* INSTRUCTION:
Reproduce word for word the rows from the first one through the row that contains "How many slices does the pie chart at", inclusive.

┏━━

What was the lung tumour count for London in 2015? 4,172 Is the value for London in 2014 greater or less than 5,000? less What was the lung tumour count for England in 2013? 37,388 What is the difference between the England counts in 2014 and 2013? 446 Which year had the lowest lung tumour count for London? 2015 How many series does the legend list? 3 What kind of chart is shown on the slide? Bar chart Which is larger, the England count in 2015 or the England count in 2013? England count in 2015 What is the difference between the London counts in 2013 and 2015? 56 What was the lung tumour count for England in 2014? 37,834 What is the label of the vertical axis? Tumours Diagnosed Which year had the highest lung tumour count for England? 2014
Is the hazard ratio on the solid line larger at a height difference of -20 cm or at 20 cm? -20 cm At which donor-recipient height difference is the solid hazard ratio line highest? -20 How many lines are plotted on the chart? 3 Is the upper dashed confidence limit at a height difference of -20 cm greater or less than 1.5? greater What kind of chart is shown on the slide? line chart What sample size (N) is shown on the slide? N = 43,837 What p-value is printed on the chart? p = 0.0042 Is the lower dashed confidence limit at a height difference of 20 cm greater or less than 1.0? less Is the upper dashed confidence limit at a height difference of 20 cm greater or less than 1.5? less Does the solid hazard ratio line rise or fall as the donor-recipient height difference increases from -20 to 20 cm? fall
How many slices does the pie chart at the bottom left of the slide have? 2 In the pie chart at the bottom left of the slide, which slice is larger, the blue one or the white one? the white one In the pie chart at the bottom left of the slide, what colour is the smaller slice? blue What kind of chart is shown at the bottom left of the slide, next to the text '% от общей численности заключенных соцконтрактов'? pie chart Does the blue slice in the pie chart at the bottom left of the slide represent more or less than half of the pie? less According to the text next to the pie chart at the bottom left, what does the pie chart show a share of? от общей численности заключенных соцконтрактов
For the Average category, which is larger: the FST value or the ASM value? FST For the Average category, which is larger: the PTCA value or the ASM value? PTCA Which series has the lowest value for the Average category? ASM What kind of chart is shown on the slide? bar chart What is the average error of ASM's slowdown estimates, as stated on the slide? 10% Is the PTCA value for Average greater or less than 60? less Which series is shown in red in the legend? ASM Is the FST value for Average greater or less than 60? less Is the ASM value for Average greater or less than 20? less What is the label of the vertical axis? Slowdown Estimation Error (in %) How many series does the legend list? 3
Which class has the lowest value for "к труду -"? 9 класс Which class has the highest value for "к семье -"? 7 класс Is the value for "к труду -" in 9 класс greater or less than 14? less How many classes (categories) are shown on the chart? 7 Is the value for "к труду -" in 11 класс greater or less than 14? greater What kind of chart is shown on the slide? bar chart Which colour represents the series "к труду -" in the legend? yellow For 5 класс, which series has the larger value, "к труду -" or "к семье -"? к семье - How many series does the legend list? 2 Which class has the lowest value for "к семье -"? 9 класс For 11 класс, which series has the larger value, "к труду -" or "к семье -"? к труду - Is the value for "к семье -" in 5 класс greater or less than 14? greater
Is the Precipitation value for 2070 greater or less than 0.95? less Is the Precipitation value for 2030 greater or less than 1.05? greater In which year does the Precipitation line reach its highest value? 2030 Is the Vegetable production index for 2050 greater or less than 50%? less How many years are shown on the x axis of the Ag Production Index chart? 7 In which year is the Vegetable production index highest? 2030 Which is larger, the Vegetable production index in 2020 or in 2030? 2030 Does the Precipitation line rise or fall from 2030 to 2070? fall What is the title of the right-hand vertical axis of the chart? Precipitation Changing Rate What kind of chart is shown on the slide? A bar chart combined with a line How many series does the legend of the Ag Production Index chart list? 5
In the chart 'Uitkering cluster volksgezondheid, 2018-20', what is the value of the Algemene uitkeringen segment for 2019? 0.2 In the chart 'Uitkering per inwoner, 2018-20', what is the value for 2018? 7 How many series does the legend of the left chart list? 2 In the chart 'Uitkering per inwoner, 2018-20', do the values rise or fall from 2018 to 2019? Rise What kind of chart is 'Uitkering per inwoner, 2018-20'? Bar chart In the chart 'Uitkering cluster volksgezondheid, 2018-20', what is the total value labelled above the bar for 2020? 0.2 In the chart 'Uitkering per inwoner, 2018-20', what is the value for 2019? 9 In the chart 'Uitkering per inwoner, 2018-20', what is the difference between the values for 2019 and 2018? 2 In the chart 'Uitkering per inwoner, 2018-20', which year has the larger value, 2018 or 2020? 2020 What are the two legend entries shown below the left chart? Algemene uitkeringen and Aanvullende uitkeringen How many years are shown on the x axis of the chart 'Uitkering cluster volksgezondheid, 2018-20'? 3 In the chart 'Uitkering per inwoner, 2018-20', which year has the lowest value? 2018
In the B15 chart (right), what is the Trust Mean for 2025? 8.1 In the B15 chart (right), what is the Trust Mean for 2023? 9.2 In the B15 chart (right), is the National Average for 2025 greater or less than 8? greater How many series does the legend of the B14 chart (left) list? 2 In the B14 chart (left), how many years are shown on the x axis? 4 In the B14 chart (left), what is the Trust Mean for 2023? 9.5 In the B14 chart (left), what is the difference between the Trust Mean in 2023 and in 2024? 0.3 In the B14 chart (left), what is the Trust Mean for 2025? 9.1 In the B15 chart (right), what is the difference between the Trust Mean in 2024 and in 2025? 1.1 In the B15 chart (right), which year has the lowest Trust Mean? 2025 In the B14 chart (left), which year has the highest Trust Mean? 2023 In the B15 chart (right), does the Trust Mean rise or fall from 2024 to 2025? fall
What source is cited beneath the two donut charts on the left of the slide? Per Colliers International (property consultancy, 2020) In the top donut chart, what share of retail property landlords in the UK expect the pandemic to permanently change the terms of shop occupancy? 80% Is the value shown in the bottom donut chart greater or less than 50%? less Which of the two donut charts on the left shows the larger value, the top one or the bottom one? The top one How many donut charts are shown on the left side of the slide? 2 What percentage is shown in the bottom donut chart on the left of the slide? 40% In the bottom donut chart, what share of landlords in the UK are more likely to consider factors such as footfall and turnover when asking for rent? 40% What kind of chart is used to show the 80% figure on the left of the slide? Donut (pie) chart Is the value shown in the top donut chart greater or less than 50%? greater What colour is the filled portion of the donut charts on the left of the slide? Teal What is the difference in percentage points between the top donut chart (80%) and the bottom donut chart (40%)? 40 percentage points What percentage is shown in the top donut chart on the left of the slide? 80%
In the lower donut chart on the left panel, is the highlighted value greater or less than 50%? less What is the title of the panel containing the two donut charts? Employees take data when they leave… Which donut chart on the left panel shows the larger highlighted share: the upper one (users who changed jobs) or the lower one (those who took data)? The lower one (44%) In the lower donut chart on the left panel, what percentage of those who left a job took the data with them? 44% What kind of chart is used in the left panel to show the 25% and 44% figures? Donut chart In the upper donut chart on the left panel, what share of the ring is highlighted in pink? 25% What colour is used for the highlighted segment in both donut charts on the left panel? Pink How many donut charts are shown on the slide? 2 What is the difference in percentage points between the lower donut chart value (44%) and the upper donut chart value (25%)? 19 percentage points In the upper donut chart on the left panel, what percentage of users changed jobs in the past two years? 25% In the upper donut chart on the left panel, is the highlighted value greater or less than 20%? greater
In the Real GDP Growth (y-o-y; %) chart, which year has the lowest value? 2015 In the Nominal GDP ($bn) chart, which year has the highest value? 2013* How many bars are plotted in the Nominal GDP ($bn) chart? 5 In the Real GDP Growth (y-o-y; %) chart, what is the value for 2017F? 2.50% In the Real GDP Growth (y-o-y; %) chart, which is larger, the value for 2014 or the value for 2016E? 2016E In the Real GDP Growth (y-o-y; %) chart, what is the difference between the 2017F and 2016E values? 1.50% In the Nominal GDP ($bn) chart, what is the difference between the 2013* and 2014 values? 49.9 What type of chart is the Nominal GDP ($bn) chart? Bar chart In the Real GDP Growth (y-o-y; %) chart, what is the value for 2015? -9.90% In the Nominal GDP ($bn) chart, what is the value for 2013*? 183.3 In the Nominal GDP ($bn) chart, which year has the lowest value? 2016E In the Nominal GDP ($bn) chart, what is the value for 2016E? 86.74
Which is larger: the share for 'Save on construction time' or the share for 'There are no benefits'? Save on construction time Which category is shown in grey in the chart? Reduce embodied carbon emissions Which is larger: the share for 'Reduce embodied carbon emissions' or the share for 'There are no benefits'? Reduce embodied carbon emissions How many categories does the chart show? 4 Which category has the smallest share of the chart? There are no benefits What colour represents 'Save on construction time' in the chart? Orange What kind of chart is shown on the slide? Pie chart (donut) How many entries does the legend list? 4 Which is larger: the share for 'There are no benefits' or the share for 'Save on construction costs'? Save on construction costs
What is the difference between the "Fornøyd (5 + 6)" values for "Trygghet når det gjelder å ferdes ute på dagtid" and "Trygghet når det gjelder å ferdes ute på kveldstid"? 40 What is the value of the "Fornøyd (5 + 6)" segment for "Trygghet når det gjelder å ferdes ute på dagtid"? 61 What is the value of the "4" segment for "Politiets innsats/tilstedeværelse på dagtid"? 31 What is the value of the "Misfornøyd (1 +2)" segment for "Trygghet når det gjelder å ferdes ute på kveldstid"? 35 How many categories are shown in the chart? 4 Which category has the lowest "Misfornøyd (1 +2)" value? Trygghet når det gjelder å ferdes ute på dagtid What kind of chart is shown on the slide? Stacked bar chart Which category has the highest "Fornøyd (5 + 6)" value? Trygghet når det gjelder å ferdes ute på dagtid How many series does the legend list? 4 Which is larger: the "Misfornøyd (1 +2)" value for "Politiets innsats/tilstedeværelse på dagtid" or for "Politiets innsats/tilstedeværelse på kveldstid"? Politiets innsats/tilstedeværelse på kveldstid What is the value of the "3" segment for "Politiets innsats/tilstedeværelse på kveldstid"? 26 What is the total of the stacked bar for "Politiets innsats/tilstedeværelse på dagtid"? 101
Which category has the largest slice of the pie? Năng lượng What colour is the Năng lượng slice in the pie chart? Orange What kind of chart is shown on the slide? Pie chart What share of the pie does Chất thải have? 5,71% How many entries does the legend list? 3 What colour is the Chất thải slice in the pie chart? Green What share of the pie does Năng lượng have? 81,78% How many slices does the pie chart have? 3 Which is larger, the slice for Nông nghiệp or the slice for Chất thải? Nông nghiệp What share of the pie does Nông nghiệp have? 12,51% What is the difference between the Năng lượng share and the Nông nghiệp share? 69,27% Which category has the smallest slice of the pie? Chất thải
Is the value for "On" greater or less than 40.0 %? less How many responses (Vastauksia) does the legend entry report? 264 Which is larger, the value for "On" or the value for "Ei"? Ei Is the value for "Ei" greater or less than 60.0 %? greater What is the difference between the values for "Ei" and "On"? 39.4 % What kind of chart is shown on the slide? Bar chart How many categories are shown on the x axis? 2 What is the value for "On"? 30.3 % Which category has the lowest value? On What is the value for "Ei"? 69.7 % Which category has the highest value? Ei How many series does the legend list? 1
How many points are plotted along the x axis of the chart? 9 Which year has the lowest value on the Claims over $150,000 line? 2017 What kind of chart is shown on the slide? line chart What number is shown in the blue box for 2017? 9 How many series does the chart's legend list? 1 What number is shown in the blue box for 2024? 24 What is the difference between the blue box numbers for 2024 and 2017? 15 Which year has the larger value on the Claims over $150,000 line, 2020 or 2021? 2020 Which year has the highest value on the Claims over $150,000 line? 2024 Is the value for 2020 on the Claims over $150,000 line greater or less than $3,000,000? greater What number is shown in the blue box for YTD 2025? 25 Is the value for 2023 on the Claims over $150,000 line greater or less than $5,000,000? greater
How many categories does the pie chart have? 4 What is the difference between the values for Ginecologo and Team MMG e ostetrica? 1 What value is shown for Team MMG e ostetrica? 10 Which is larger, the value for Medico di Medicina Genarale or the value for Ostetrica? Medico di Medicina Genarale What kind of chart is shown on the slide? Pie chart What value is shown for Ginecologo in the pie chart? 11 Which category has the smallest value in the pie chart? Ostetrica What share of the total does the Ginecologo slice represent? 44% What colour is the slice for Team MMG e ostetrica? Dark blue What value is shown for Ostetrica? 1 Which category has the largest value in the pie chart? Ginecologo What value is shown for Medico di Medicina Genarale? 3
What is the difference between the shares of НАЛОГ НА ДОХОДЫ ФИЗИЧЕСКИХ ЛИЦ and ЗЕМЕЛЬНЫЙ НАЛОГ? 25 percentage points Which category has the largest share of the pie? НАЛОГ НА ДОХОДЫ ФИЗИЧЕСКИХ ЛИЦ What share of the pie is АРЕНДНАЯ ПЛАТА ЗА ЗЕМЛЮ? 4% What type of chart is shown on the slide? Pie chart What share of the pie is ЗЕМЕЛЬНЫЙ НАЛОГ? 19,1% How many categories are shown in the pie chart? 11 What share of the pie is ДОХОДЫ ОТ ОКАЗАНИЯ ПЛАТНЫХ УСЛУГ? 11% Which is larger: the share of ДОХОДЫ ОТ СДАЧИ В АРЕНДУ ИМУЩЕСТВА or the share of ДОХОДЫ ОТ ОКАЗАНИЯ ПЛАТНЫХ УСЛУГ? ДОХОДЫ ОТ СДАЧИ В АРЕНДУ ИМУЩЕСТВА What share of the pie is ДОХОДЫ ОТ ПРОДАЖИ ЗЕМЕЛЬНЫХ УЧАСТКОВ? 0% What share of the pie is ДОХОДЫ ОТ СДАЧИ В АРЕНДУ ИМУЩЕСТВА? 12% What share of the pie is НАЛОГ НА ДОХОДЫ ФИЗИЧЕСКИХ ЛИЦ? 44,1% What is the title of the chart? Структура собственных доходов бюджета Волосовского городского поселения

┗━━

* EXPECTED ANSWER:
What was the lung tumour count for London in 2015? 4,172 Is the value for London in 2014 greater or less than 5,000? less What was the lung tumour count for England in 2013? 37,388 What is the difference between the England counts in 2014 and 2013? 446 Which year had the lowest lung tumour count for London? 2015 How many series does the legend list? 3 What kind of chart is shown on the slide? Bar chart Which is larger, the England count in 2015 or the England count in 2013? England count in 2015 What is the difference between the London counts in 2013 and 2015? 56 What was the lung tumour count for England in 2014? 37,834 What is the label of the vertical axis? Tumours Diagnosed Which year had the highest lung tumour count for England? 2014
Is the hazard ratio on the solid line larger at a height difference of -20 cm or at 20 cm? -20 cm At which donor-recipient height difference is the solid hazard ratio line highest? -20 How many lines are plotted on the chart? 3 Is the upper dashed confidence limit at a height difference of -20 cm greater or less than 1.5? greater What kind of chart is shown on the slide? line chart What sample size (N) is shown on the slide? N = 43,837 What p-value is printed on the chart? p = 0.0042 Is the lower dashed confidence limit at a height difference of 20 cm greater or less than 1.0? less Is the upper dashed confidence limit at a height difference of 20 cm greater or less than 1.5? less Does the solid hazard ratio line rise or fall as the donor-recipient height difference increases from -20 to 20 cm? fall
How many slices does the pie chart at the bottom left of the slide have? 2 In the pie chart at the bottom left of the slide, which slice is larger, the blue one or the white one? the white one In the pie chart at the bottom left of the slide, what colour is the smaller slice? blue What kind of chart is shown at the bottom left of the slide, next to the text '% от общей численности заключенных соцконтрактов'? pie chart Does the blue slice in the pie chart at the bottom left of the slide represent more or less than half of the pie? less According to the text next to the pie chart at the bottom left, what does the pie chart show a share of? от общей численности заключенных соцконтрактов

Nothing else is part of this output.